Directions for this task
Each entry that appears below should be restated exactly as it is.
Material shown Block Start
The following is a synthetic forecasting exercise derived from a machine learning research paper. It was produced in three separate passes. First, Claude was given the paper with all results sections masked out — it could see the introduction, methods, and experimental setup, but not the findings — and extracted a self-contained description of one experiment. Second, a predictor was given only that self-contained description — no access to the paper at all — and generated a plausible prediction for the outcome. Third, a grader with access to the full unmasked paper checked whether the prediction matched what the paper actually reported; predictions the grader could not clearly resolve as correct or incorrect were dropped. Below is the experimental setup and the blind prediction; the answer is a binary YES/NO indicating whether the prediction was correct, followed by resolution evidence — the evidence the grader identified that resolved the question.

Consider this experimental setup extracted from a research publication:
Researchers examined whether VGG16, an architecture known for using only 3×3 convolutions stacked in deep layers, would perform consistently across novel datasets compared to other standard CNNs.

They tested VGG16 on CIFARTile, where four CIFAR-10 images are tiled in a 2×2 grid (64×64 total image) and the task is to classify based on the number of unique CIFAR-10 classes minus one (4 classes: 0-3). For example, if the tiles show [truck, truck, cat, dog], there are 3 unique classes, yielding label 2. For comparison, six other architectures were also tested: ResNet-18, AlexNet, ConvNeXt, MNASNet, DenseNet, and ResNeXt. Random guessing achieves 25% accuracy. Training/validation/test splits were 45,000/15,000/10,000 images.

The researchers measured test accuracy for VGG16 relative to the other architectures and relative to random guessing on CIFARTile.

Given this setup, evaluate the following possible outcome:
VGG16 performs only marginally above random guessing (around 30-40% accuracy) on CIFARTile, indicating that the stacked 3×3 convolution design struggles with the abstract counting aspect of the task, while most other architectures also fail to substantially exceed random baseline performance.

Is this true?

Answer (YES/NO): NO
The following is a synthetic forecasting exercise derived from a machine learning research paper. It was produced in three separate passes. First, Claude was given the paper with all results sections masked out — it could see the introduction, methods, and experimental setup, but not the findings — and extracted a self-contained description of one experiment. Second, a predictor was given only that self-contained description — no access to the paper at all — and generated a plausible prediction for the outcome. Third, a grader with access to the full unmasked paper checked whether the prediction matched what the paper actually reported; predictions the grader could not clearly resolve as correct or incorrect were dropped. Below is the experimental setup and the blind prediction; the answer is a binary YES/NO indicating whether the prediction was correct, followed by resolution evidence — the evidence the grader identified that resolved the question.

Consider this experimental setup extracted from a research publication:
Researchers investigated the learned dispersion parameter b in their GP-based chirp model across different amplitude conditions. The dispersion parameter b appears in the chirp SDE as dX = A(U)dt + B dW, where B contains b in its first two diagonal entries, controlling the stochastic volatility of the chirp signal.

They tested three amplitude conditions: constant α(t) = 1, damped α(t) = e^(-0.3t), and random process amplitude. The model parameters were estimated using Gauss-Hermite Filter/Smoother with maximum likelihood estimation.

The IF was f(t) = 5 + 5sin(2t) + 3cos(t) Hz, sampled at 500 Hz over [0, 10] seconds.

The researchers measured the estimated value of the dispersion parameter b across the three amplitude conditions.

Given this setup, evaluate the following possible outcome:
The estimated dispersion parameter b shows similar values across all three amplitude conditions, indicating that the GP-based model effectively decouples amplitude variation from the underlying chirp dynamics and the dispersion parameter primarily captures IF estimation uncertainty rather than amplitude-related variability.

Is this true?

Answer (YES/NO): NO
Material shown Block End
Written solution
The following is a synthetic forecasting exercise derived from a machine learning research paper. It was produced in three separate passes. First, Claude was given the paper with all results sections masked out — it could see the introduction, methods, and experimental setup, but not the findings — and extracted a self-contained description of one experiment. Second, a predictor was given only that self-contained description — no access to the paper at all — and generated a plausible prediction for the outcome. Third, a grader with access to the full unmasked paper checked whether the prediction matched what the paper actually reported; predictions the grader could not clearly resolve as correct or incorrect were dropped. Below is the experimental setup and the blind prediction; the answer is a binary YES/NO indicating whether the prediction was correct, followed by resolution evidence — the evidence the grader identified that resolved the question.

Consider this experimental setup extracted from a research publication:
Researchers examined whether VGG16, an architecture known for using only 3×3 convolutions stacked in deep layers, would perform consistently across novel datasets compared to other standard CNNs.

They tested VGG16 on CIFARTile, where four CIFAR-10 images are tiled in a 2×2 grid (64×64 total image) and the task is to classify based on the number of unique CIFAR-10 classes minus one (4 classes: 0-3). For example, if the tiles show [truck, truck, cat, dog], there are 3 unique classes, yielding label 2. For comparison, six other architectures were also tested: ResNet-18, AlexNet, ConvNeXt, MNASNet, DenseNet, and ResNeXt. Random guessing achieves 25% accuracy. Training/validation/test splits were 45,000/15,000/10,000 images.

The researchers measured test accuracy for VGG16 relative to the other architectures and relative to random guessing on CIFARTile.

Given this setup, evaluate the following possible outcome:
VGG16 performs only marginally above random guessing (around 30-40% accuracy) on CIFARTile, indicating that the stacked 3×3 convolution design struggles with the abstract counting aspect of the task, while most other architectures also fail to substantially exceed random baseline performance.

Is this true?

Answer (YES/NO): NO
The following is a synthetic forecasting exercise derived from a machine learning research paper. It was produced in three separate passes. First, Claude was given the paper with all results sections masked out — it could see the introduction, methods, and experimental setup, but not the findings — and extracted a self-contained description of one experiment. Second, a predictor was given only that self-contained description — no access to the paper at all — and generated a plausible prediction for the outcome. Third, a grader with access to the full unmasked paper checked whether the prediction matched what the paper actually reported; predictions the grader could not clearly resolve as correct or incorrect were dropped. Below is the experimental setup and the blind prediction; the answer is a binary YES/NO indicating whether the prediction was correct, followed by resolution evidence — the evidence the grader identified that resolved the question.

Consider this experimental setup extracted from a research publication:
Researchers investigated the learned dispersion parameter b in their GP-based chirp model across different amplitude conditions. The dispersion parameter b appears in the chirp SDE as dX = A(U)dt + B dW, where B contains b in its first two diagonal entries, controlling the stochastic volatility of the chirp signal.

They tested three amplitude conditions: constant α(t) = 1, damped α(t) = e^(-0.3t), and random process amplitude. The model parameters were estimated using Gauss-Hermite Filter/Smoother with maximum likelihood estimation.

The IF was f(t) = 5 + 5sin(2t) + 3cos(t) Hz, sampled at 500 Hz over [0, 10] seconds.

The researchers measured the estimated value of the dispersion parameter b across the three amplitude conditions.

Given this setup, evaluate the following possible outcome:
The estimated dispersion parameter b shows similar values across all three amplitude conditions, indicating that the GP-based model effectively decouples amplitude variation from the underlying chirp dynamics and the dispersion parameter primarily captures IF estimation uncertainty rather than amplitude-related variability.

Is this true?

Answer (YES/NO): NO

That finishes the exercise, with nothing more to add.